▶ [Task description]
Pictures are to be left out; everything else in the records must be repeated exactly.

▶ [Given information]

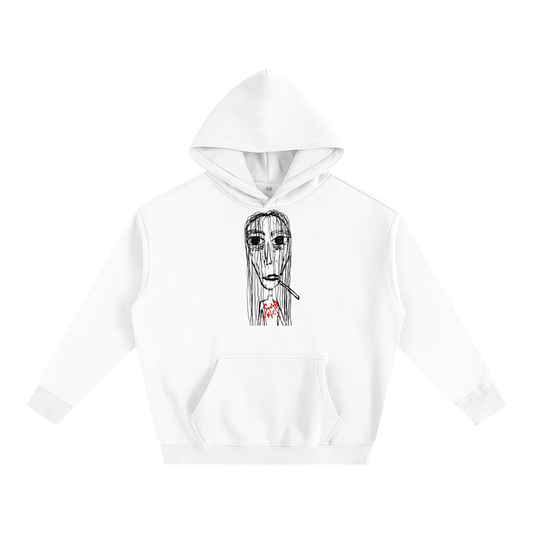 Oversized Diane Hoodie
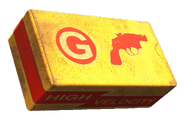 .38 round.png (628 KB) An example of an item in Fallout 4 and Fallout 76, a .38 round.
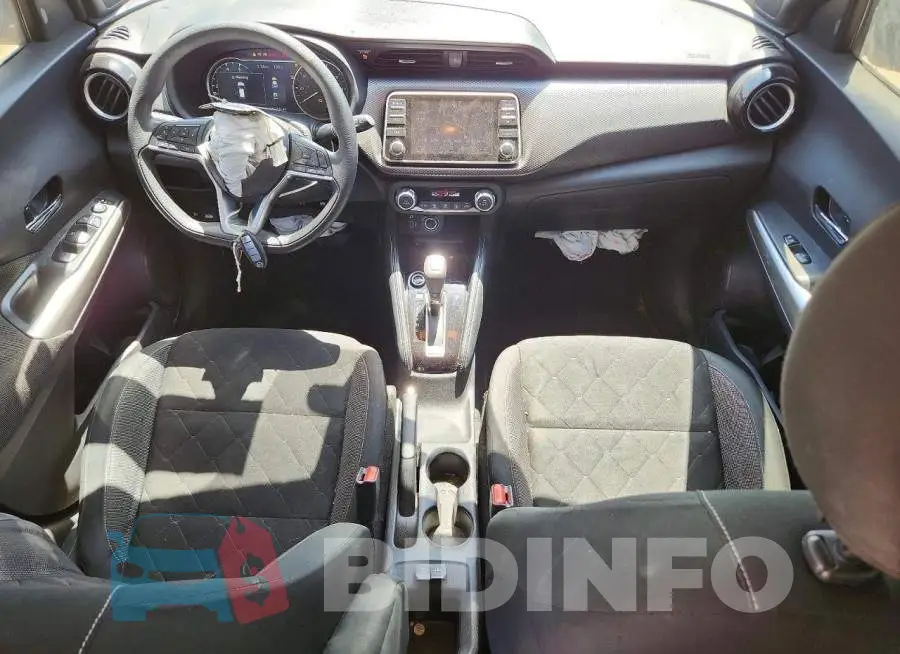 3N1CP5CV7LL530277 Photo# 8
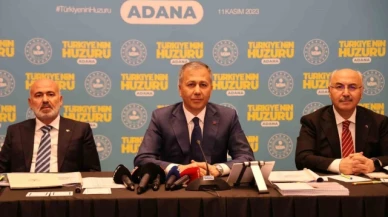 "Çete, organize suç örgütü ve uyuşturucu satıcılarını ihbar edin"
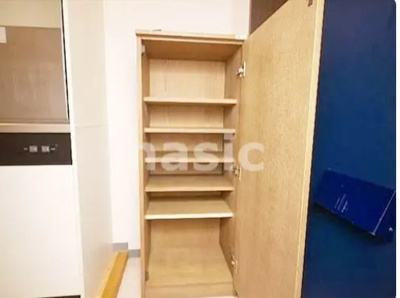 【収納】 | メトロステージS千早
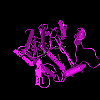 Molecular Structure Image for 2AF9
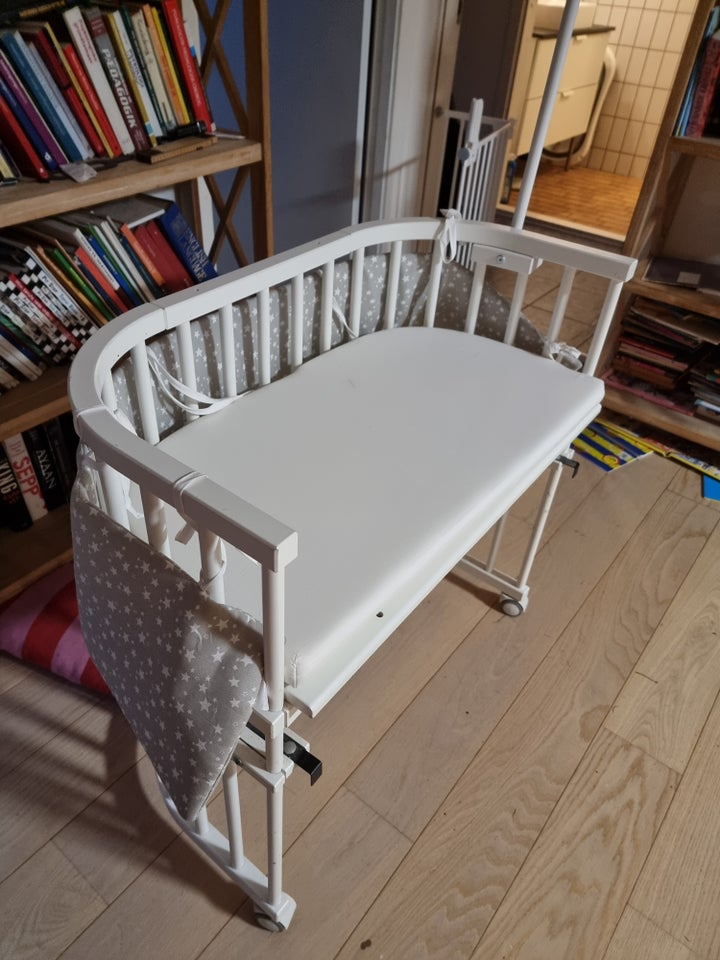 Vugge Babybay Bedside Crib  b: 45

▶ [Response for this exercise]
 Oversized Diane Hoodie
 .38 round.png (628 KB) An example of an item in Fallout 4 and Fallout 76, a .38 round.
 3N1CP5CV7LL530277 Photo# 8
 "Çete, organize suç örgütü ve uyuşturucu satıcılarını ihbar edin"
 【収納】 | メトロステージS千早
 Molecular Structure Image for 2AF9
 Vugge Babybay Bedside Crib  b: 45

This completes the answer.